#### [Task item]
Among the entries below, find the lines with the word "Oberbergischen" and copy them.

(Provided records Opens)

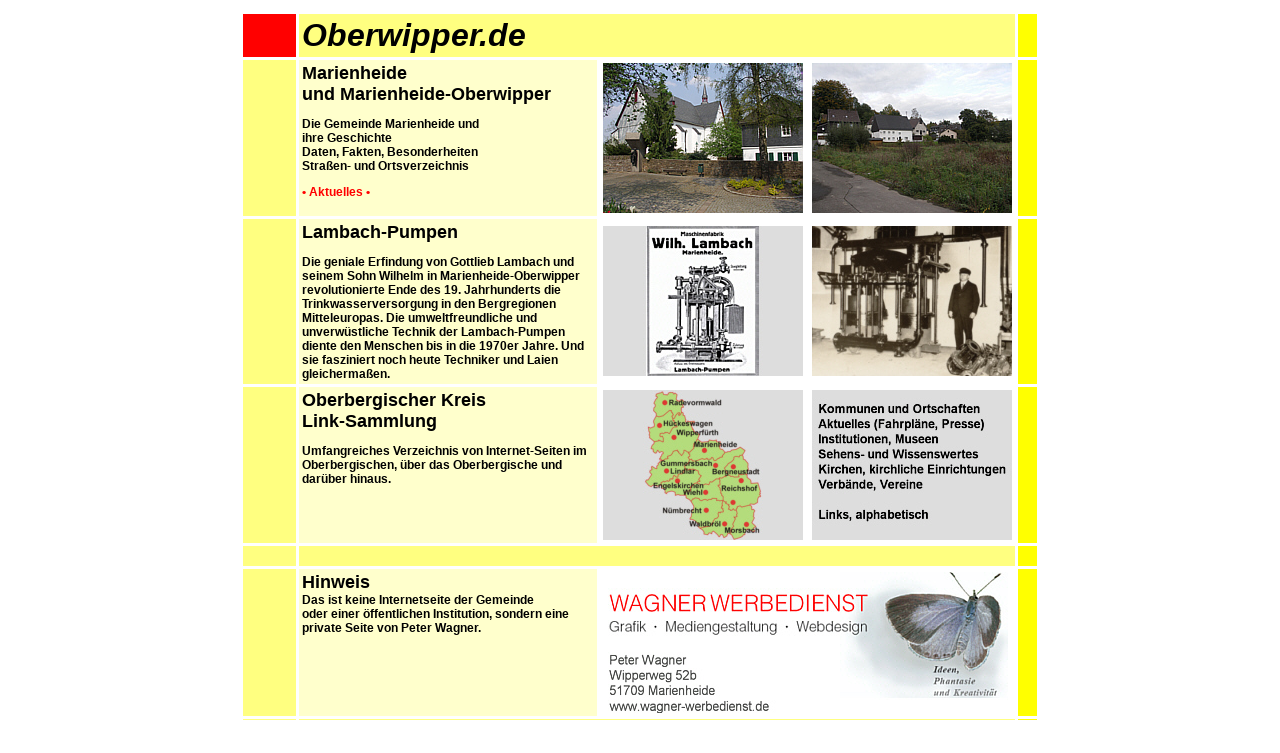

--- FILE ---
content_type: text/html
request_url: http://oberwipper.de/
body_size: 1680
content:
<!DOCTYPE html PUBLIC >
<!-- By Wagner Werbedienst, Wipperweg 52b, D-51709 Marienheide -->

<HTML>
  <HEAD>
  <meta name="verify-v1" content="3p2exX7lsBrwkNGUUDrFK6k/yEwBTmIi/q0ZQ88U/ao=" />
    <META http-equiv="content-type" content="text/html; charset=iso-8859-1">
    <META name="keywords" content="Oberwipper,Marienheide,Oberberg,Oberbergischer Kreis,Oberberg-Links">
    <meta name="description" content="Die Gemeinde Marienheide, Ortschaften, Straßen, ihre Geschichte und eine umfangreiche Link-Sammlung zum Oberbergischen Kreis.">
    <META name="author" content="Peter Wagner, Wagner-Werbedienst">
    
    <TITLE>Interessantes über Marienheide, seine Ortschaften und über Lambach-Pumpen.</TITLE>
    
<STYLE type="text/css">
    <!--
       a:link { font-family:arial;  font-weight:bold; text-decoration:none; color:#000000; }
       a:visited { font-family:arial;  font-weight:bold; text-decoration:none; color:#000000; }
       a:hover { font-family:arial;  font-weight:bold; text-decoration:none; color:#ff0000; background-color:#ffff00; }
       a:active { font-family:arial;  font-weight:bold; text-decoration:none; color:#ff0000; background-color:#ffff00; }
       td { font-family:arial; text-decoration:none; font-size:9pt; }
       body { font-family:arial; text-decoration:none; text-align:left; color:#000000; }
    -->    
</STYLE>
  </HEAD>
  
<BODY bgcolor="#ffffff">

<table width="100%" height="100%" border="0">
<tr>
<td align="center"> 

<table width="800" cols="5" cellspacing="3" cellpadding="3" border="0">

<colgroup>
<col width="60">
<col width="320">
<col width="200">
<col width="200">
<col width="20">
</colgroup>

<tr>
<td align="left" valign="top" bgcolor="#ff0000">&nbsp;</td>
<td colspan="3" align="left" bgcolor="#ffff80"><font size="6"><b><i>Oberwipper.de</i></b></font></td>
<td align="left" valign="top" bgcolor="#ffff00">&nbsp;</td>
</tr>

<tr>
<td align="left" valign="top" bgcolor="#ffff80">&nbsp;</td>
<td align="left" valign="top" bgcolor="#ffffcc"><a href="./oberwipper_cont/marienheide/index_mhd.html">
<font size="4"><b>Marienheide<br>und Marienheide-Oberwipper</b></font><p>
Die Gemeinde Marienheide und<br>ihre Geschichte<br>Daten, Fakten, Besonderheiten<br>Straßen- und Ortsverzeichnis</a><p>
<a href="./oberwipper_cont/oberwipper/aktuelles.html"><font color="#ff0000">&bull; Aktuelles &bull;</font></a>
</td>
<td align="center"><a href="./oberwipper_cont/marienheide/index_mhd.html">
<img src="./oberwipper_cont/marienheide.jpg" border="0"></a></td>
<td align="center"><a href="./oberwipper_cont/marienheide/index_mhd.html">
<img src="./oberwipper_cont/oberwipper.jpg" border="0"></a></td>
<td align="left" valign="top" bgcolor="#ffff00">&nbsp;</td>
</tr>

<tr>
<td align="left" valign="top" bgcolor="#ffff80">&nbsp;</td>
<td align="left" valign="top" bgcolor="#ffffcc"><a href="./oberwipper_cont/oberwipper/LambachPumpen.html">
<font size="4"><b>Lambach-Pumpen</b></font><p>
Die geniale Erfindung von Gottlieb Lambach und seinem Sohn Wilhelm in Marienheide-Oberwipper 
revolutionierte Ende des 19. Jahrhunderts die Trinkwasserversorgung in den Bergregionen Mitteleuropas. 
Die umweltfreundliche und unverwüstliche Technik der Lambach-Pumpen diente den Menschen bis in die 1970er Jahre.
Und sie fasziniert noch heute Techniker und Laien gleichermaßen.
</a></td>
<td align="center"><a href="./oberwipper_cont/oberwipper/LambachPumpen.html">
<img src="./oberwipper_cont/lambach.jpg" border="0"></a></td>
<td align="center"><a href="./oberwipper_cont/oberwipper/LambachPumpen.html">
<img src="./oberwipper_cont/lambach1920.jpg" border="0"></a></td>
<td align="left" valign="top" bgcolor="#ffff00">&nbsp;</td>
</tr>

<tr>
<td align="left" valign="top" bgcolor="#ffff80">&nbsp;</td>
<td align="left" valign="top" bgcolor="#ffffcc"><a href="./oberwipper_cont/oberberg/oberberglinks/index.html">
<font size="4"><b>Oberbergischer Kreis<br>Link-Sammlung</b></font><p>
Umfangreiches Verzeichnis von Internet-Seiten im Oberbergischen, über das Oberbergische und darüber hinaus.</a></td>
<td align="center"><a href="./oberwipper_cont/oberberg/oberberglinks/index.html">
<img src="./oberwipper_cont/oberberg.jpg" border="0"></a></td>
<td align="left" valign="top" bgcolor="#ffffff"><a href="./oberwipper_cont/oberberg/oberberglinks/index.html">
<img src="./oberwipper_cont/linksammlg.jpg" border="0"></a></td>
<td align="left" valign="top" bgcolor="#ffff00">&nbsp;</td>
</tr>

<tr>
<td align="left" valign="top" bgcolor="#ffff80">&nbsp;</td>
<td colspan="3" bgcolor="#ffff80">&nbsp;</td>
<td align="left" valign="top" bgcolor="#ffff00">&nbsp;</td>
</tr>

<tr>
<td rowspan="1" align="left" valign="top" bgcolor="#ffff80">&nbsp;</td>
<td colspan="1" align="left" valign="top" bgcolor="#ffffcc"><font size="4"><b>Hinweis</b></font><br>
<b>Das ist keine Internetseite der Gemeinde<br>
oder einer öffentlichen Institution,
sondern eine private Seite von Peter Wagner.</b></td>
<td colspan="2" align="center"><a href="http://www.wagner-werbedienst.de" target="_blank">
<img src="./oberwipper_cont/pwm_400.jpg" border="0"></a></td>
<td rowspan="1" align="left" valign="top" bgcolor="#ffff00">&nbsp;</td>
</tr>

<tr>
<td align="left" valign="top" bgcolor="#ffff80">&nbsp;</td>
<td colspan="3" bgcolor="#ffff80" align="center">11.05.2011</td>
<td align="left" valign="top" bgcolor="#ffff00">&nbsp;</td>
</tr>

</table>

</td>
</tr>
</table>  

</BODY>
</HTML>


(Provided records Closes)
(Provided records Opens)

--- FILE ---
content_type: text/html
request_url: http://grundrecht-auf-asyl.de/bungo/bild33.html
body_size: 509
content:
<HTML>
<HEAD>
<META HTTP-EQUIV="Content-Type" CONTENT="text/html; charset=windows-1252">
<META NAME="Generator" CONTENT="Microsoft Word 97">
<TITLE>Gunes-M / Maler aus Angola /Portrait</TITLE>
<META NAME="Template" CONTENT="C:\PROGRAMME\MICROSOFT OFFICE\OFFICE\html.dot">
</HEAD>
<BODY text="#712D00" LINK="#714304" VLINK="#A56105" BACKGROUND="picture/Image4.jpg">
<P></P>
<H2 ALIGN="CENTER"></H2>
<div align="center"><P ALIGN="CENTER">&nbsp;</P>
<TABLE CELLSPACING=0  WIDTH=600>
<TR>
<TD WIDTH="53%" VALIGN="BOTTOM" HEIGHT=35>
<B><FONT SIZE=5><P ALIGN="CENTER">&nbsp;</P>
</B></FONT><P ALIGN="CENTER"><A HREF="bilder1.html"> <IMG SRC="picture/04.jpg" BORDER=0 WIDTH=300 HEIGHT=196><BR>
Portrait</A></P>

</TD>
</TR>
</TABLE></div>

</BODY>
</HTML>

(Provided records Closes)
(Provided records Opens)

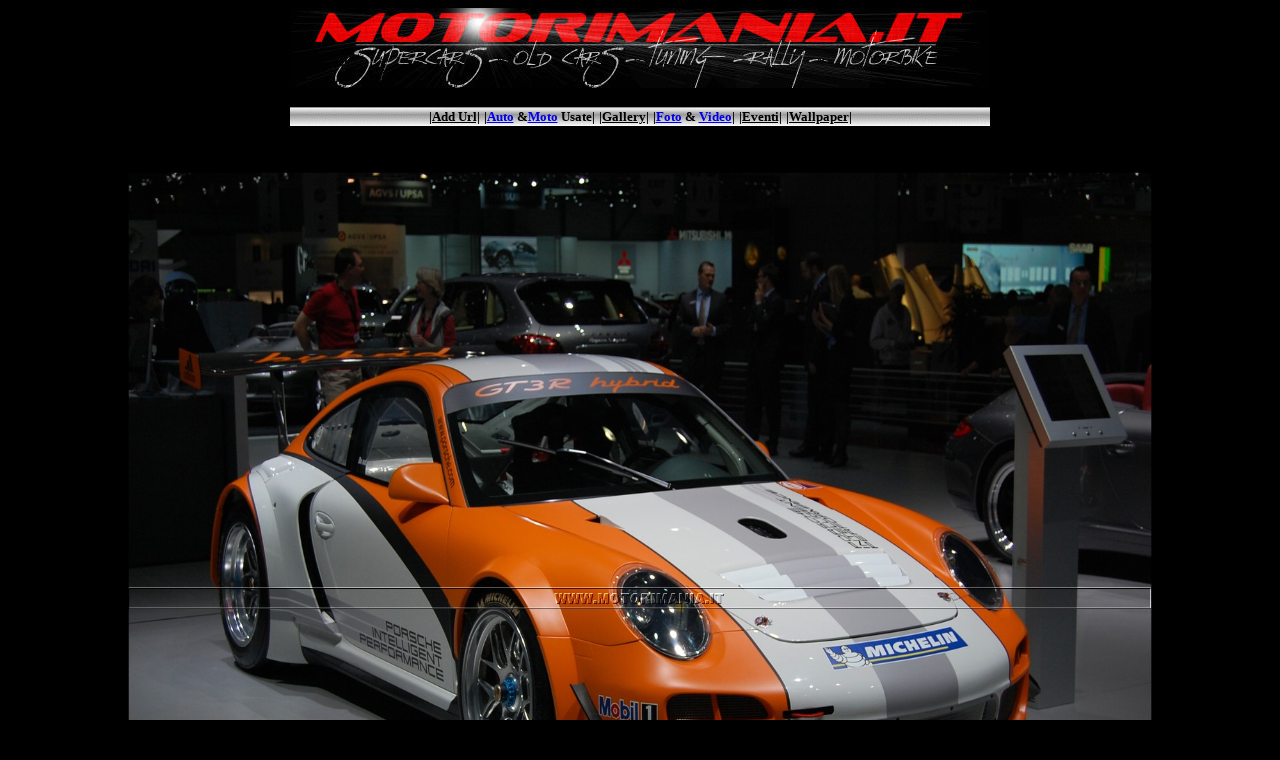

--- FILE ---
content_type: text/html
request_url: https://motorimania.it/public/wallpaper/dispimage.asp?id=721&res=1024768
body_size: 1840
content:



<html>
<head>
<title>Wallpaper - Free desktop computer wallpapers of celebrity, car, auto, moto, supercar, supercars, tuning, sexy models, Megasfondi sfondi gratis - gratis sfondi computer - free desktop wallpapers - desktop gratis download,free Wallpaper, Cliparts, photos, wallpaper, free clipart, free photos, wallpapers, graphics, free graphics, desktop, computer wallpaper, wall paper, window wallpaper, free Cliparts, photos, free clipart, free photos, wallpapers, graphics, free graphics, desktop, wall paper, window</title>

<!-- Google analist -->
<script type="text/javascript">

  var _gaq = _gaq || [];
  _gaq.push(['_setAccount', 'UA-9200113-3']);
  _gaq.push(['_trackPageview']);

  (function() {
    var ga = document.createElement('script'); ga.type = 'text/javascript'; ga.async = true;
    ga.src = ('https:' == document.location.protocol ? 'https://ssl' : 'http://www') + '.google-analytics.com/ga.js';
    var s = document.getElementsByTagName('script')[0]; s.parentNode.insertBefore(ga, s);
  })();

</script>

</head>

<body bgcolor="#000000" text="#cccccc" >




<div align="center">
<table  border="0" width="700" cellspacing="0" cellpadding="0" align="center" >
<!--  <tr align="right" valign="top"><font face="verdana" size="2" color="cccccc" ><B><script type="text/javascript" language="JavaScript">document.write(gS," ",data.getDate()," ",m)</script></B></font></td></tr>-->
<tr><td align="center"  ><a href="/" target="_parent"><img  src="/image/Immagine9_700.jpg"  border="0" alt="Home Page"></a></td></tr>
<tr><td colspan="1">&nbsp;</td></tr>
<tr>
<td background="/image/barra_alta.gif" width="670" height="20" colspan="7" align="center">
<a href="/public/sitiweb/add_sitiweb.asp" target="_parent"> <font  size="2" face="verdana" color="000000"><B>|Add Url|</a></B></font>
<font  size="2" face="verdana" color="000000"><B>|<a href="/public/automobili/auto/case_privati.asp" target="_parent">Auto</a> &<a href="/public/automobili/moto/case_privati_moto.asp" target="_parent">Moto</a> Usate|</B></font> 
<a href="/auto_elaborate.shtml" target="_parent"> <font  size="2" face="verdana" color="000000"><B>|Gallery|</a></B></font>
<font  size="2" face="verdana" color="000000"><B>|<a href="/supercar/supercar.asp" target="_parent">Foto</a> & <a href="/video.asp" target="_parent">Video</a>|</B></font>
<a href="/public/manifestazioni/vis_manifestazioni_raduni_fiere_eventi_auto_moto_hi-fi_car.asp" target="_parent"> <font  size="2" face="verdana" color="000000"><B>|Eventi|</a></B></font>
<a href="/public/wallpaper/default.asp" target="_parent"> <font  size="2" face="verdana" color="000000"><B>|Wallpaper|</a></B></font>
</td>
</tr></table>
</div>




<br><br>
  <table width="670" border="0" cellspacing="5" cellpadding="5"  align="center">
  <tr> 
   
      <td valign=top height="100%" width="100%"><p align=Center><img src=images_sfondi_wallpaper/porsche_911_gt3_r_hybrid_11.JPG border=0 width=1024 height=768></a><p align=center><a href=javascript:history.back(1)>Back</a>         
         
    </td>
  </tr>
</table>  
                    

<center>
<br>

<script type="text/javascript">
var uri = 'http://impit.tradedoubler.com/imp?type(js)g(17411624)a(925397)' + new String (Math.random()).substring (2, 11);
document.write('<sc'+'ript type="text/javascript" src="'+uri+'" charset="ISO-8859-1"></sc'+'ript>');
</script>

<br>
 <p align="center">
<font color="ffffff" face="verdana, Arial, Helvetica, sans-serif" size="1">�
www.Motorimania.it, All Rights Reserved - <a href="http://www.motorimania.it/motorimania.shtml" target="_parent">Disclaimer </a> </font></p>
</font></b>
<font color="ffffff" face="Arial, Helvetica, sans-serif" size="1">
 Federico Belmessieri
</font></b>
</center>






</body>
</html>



(Provided records Closes)

#### [Result]
    <meta name="description" content="Die Gemeinde Marienheide, Ortschaften, Straßen, ihre Geschichte und eine umfangreiche Link-Sammlung zum Oberbergischen Kreis.">
Umfangreiches Verzeichnis von Internet-Seiten im Oberbergischen, über das Oberbergische und darüber hinaus.</a></td>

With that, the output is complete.